TEXTE À ÉTUDIER:
────────────────────────────────────────

Le vendredi 15 juin au matin une partie du GDBE (Groupe des documentalistes et bibliothécaires de l’EHESS) avait rendez-vous avec Françoise Simeray, du Service orientation des lecteurs, plus particulièrement en charge du dossier sur le rapprochement de la BnF et de l’École, et Slimane Tunsi, du même service, pour une visite de la Bibliothèque nationale de France.

Les fonds de la BnF ont pour origine les collections royales, depuis celles de Charles V et de Louis XI, considérablement enrichies par François Ier, promoteur de l’ordonnance créant le dépôt légal (1537), Jean-Baptiste Colbert, les confiscations révolutionnaires. Le nom de la bibliothèque changea au cours des siècles, au gré des régimes politiques : bibliothèque royale elle devient nationale, impériale, TGB (Très grande bibliothèque), Bibliothèque de France pour se stabiliser sous la forme actuelle de Bibliothèque nationale de France.

────────────────────────────────────────

DOCUMENTS FOURNIS:
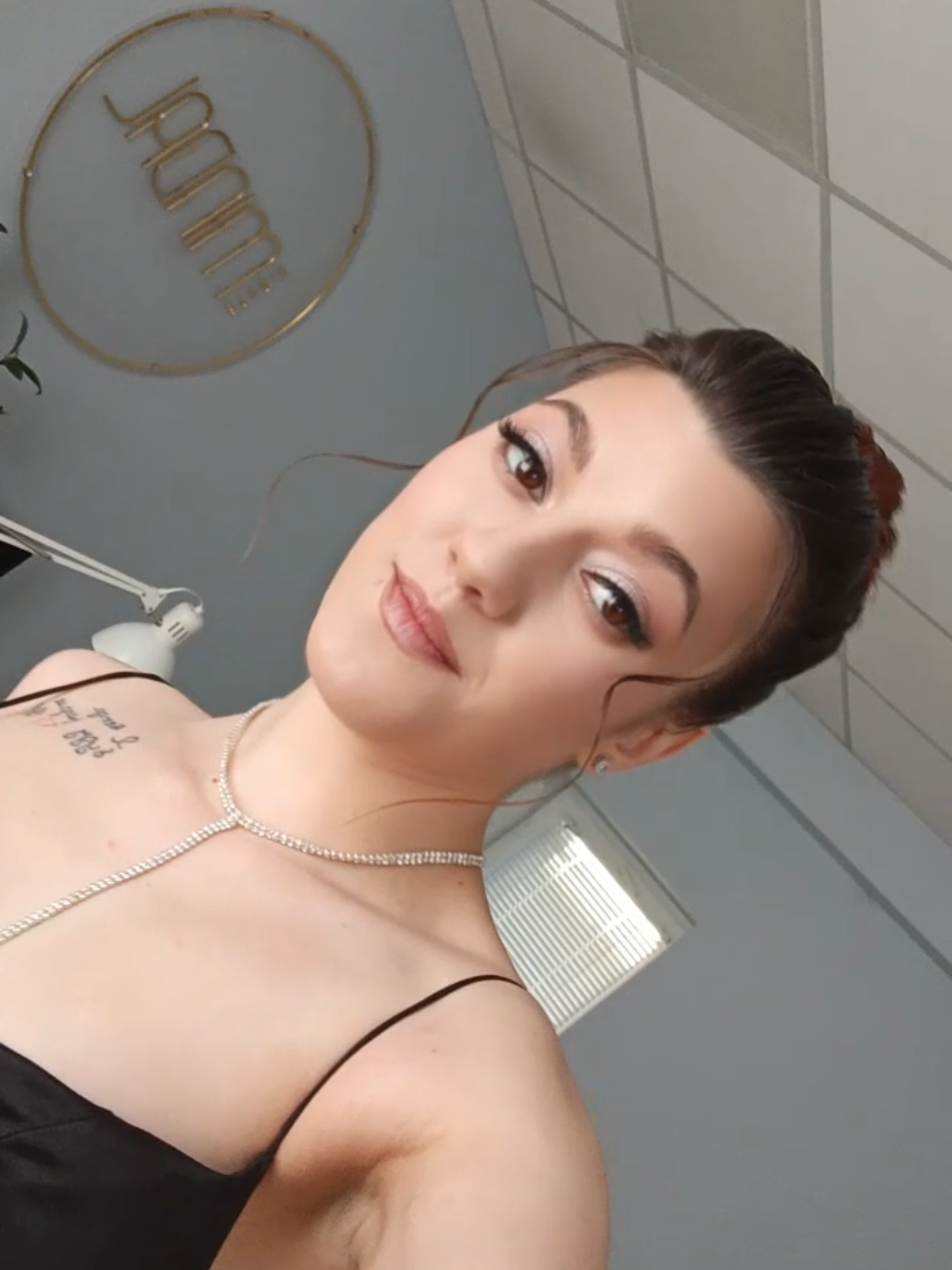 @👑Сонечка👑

────────────────────────────────────────

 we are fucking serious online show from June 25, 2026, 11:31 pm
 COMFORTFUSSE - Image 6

────────────────────────────────────────

CONSIGNE A: Dans le texte sur la visite de la BnF, résumez plus brièvement le paragraphe qui commence par « Les fonds de la BnF ont pour origine » en gardant ses faits principaux.
CONSIGNE B: Poursuivez le texte sur la visite de la Bibliothèque nationale de France à partir de sa dernière phrase.

CORRIGÉ A: Les fonds de la BnF viennent des collections royales de Charles V et de Louis XI. Ils ont été fortement enrichis par François Ier, à l'origine du dépôt légal en 1537, puis par Jean-Baptiste Colbert et par les confiscations révolutionnaires. Selon les régimes, la bibliothèque a été royale, nationale, impériale, puis TGB (Très grande bibliothèque) et Bibliothèque de France. Elle porte aujourd'hui le nom de Bibliothèque nationale de France.

CORRIGÉ B:
Elle se déploie aujourd’hui sur sept sites. Quatre sont parisiens : la nouvelle bibliothèque François Mitterrand, où sont conservés les imprimés et les documents audiovisuels (enregistrements sonores, films, multimédias), le site historique Richelieu-Louvois, où sont restés les manuscrits, les estampes et photographies, les arts du spectacle, les cartes et plans et le cabinet des monnaies, médailles et antiques, la bibliothèque-musée de l’Opéra et enfin la bibliothèque de l’Arsenal, rattachée administrativement à la BnF. À ces implantations s’ajoute la Maison Jean Vilar, à Avignon, qui conserve les archives Jean Vilar et tout ce qui se rattache au festival d’Avignon. Enfin deux sites « techniques » complètent cette géographie : le centre de Bussy-Saint-Georges et le centre Joël Le Theule à Sablé-sur-Sarthe, plus axé sur la restauration et la sauvegarde des documents. Les travaux entrepris sur le site Richelieu-Louvois depuis 2010 et qui devraient s’achever en 2017, ont entraîné un hébergement provisoire d’une partie de ses collections sur les implantations François-Mitterrand et Bussy-Saint-Georges.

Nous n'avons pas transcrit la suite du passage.